Copy out every line of the data below word for word, with nothing changed or left out.

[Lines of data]
-- Begin --

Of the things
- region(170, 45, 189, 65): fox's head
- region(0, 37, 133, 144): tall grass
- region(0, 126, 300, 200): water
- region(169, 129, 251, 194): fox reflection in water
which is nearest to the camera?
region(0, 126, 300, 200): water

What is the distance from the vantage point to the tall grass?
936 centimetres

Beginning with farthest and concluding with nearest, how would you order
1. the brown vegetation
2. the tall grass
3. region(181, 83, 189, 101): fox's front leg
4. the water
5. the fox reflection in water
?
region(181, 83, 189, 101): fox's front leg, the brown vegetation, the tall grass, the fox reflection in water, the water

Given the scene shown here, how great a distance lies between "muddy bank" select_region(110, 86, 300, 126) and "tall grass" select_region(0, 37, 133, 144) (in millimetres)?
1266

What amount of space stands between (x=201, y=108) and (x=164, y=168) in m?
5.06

-- End --

● WRITTEN ANSWER
Of the things
- region(170, 45, 189, 65): fox's head
- region(0, 37, 133, 144): tall grass
- region(0, 126, 300, 200): water
- region(169, 129, 251, 194): fox reflection in water
which is nearest to the camera?
region(0, 126, 300, 200): water

What is the distance from the vantage point to the tall grass?
936 centimetres

Beginning with farthest and concluding with nearest, how would you order
1. the brown vegetation
2. the tall grass
3. region(181, 83, 189, 101): fox's front leg
4. the water
5. the fox reflection in water
?
region(181, 83, 189, 101): fox's front leg, the brown vegetation, the tall grass, the fox reflection in water, the water

Given the scene shown here, how great a distance lies between "muddy bank" select_region(110, 86, 300, 126) and "tall grass" select_region(0, 37, 133, 144) (in millimetres)?
1266

What amount of space stands between (x=201, y=108) and (x=164, y=168) in m?
5.06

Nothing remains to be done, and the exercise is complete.